The present invention relates to a technology for controlling the shifts of an automatic transmission in a vehicle such as an automobile.
Since an automotive engine has a low output torque at a low rotational speed, as is well known in the art, the gear stages to be set by the automatic transmission is determined in dependence upon the two parameters: an engine load and a vehicle speed so that the automobile may smoothly run on not only a flat road but also an uphill. FIG. 10 is a shift diagram disclosed in Japanese Patent Laid-Open No. 30558/1983. The abscissa plots the rotational speed of the output shaft dictating the vehicle speed, and the ordinate plots a degree of throttle opening dictating the engine load. Solid lines and broken lines indicate upshift lines and downshift lines, respectively. As will be seen from that those shift lines are upward to the right, the higher stage is set for the higher speed, and the lower state is set for the larger throttle opening with the deeper depression of the accelerator pedal. Here, the reason why hysteresis is established by shifting the downshift lines leftward with respect to the upshift lines is to prevent the upshifts or downshifts from being frequently caused with small fluctuations of the vehicle speed or the throttle opening.
In the shift controls according to the shift diagram of FIG. 10, therefore, if the running conditions such as the vehicle speed or the throttle opening change to others across an upshift line, a corresponding upshift is caused to a gear stage which is determined by the new running conditions (e.g., the vehicle speed or the throttle opening). If, on the contrary, the running conditions change to others across a downshift line, a corresponding downshift is caused to a gear stage which is determined by the new running conditions. As a result, each of the gear stages excepting the lowest and highest ones is held, while the running conditions are within an area defined by the upshift line and the downshift line. Moreover, the lowest gear stage is held while the running conditions are within an area having its upper limit defined by the upshift line, whereas the highest gear stage is held while the running conditions are within an area having its lower limit defined by the downshift line.

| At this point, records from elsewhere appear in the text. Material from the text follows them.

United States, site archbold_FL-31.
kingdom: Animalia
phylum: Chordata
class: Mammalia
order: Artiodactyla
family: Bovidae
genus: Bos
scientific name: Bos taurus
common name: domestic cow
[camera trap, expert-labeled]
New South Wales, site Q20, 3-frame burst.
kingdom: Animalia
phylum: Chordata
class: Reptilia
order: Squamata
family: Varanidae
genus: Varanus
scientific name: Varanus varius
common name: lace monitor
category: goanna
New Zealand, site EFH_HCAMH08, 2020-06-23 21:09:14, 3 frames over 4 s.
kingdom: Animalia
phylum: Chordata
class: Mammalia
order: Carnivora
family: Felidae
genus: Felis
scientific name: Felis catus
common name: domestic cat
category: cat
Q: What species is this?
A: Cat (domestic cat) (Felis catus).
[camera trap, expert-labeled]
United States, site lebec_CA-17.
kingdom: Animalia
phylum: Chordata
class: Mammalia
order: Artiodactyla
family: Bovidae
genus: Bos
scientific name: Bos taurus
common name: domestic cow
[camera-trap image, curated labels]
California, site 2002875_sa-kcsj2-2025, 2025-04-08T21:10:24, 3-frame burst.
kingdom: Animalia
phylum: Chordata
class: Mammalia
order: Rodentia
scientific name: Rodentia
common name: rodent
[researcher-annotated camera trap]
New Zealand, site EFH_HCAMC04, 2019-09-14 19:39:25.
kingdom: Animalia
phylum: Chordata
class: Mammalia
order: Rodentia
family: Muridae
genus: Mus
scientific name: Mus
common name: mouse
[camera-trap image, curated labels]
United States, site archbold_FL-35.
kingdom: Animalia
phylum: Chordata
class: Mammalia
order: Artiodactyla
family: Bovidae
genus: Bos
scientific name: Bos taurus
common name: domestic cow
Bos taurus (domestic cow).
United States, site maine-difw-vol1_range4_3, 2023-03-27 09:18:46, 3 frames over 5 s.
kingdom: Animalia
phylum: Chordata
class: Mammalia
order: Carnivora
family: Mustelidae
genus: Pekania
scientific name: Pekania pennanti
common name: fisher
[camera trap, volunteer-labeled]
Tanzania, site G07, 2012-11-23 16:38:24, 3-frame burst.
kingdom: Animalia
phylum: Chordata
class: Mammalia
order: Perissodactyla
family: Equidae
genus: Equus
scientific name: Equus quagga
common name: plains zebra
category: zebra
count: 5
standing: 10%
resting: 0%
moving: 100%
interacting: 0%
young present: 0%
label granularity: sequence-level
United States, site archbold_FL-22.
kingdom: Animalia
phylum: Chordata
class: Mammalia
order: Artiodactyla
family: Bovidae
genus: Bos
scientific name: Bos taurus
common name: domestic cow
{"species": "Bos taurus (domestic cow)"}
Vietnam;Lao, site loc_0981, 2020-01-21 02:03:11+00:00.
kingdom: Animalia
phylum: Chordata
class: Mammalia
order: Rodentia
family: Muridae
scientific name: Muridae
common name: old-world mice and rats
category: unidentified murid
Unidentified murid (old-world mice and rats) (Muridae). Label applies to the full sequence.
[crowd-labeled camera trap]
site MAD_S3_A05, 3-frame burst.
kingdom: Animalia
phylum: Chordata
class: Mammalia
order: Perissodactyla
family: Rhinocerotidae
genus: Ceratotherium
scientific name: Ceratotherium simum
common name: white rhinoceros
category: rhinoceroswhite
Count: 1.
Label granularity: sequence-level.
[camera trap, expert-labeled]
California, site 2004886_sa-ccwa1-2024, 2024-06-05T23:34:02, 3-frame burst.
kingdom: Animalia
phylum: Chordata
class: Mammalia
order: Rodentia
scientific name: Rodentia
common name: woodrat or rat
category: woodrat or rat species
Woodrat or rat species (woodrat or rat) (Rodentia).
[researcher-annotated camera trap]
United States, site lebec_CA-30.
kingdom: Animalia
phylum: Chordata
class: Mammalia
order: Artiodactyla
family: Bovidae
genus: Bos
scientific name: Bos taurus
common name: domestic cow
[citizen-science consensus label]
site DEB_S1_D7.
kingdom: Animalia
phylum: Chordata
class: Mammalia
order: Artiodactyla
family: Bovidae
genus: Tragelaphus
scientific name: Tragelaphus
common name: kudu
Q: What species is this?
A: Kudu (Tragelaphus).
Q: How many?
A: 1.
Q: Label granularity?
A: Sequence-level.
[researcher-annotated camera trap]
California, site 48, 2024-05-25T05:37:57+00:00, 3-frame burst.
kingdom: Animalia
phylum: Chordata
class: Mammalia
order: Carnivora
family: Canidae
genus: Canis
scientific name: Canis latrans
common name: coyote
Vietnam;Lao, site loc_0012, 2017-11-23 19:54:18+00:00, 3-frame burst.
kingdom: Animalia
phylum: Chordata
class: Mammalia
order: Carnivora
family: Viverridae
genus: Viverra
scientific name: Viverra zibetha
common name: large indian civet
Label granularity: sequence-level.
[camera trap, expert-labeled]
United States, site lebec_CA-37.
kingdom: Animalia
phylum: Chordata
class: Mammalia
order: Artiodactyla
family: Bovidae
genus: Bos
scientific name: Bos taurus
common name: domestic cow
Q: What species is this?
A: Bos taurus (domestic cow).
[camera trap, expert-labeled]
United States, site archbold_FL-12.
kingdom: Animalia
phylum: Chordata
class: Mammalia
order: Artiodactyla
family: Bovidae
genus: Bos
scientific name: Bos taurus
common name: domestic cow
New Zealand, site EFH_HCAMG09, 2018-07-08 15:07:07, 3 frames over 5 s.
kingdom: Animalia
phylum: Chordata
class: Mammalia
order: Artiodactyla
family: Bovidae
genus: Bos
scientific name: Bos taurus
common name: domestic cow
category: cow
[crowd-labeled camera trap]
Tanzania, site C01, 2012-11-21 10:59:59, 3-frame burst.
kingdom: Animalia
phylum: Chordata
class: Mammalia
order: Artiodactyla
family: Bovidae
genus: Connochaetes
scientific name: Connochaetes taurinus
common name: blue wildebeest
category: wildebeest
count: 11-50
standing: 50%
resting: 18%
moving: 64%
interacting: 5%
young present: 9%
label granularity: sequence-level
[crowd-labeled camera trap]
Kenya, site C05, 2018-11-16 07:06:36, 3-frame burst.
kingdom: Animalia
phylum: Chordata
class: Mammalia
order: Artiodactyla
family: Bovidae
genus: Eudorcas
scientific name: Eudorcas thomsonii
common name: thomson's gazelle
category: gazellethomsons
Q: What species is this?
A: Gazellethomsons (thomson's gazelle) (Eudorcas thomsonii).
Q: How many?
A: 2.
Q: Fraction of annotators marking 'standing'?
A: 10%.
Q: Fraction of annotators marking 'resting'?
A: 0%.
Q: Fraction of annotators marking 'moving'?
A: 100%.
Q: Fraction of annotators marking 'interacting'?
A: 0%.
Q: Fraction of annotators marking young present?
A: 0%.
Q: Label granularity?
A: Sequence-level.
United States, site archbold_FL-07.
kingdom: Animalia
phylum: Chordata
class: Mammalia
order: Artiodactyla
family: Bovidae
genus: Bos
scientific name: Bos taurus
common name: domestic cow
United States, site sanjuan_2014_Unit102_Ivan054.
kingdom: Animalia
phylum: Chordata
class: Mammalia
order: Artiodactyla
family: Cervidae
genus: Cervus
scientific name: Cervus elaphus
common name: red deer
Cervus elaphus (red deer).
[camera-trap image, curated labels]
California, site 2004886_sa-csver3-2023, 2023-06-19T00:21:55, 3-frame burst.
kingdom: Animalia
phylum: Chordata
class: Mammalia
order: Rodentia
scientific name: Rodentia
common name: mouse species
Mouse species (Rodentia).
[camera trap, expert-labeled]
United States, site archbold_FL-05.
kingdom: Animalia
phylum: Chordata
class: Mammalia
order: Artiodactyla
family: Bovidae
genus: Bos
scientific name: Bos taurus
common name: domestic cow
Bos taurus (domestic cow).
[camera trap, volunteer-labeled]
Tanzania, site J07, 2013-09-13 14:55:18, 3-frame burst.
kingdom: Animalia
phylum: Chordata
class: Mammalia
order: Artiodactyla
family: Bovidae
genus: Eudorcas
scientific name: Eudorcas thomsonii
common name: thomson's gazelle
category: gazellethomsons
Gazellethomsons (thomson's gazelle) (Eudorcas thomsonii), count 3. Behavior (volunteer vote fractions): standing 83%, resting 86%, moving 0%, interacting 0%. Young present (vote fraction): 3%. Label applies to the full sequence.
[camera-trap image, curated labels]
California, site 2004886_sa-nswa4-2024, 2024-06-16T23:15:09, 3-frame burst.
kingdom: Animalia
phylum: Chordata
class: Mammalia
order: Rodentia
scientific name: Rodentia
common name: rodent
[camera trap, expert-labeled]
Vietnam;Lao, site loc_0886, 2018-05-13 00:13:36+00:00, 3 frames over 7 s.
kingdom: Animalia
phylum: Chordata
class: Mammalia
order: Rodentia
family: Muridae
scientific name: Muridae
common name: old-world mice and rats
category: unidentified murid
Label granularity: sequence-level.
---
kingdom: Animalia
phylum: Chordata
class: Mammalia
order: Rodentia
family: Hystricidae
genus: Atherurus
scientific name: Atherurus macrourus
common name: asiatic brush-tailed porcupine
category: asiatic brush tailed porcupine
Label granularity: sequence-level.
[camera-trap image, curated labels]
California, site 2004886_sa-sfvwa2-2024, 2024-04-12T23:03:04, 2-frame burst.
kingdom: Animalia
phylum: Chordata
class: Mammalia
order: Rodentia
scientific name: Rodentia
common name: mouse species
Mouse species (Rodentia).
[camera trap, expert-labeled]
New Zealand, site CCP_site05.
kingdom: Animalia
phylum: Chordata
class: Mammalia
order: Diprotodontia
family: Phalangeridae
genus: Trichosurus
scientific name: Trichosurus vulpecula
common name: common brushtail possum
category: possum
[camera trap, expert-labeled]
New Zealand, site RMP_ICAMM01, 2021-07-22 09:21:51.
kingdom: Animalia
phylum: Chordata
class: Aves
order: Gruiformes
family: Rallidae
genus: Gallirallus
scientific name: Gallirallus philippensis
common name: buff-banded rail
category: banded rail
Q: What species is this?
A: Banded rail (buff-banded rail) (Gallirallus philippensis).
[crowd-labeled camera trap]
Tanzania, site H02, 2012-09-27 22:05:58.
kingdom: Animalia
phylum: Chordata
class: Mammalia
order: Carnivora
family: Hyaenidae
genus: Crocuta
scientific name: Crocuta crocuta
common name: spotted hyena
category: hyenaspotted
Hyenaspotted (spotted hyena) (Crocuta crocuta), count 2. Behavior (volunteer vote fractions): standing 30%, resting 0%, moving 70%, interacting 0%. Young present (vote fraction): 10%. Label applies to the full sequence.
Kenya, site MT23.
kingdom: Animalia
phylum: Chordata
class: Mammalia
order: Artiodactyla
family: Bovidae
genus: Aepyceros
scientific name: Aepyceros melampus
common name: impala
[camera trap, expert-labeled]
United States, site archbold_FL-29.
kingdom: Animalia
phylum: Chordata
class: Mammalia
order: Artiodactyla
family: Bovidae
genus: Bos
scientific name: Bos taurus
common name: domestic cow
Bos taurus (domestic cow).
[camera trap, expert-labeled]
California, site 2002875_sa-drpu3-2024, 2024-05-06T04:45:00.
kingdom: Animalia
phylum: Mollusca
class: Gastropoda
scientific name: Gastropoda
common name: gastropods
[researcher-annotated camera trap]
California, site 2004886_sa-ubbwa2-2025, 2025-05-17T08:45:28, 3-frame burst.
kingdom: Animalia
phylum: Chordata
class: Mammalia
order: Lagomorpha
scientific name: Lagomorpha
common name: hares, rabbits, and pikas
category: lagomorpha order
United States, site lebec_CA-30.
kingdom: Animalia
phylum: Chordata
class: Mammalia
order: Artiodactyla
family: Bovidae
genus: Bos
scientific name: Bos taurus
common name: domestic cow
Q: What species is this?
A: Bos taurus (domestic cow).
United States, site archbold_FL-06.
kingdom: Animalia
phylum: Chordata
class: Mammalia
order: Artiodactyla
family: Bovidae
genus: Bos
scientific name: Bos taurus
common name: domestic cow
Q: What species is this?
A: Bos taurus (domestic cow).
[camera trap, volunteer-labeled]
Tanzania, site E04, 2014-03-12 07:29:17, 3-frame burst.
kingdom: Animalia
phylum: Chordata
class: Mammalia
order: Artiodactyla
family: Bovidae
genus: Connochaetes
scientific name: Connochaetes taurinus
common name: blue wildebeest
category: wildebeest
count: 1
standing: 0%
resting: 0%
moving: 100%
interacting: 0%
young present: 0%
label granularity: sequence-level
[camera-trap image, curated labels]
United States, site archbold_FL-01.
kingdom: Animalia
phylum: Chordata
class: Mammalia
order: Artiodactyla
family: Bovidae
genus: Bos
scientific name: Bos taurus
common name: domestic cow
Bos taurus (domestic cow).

It seems from the aforementioned shift diagram that a plurality of gear stages could be set for a specific running condition by setting the hysteresis. As has been described hereinbefore, however, when a certain running condition varies to another exceeding the shift line, there is caused a shift to a gear stage determined by that shift line. The gear stage, which is set as the running condition changes over the shift line, is uniquely determined in dependence upon the vehicle speed and the throttle opening so that no room is left for selecting the gear stages. For an efficient run exploiting the engine performance sufficiently, moreover, the individual gear stages have to be sequentially set within a predetermined vehicle speed range.
Here, the shift chart of FIG. 10 exemplifies four forward stages including an overdrive stage. In case, however, more stages are required for improving the power performance, the shift lines come close to each other to make narrow the individual areas for the gear stages. If, therefore, the shift controls according to the conventional shift diagram were to be applied to an automatic transmission having more stages of shift control, even a relatively small change in the vehicle speed or the throttle opening would be one in the running conditions exceeding the shift lines so that the shifts might frequently occur to deteriorate the driving comfort and the durability.
In order to avoid the so-called "busy shift" causing the shifts frequently, it could be conceivable to effect the so-called "skip shift" to a gear stage farther of two stages. This case is followed by a problem that the gear stage set as a result of the skip shift is not always the optimum one.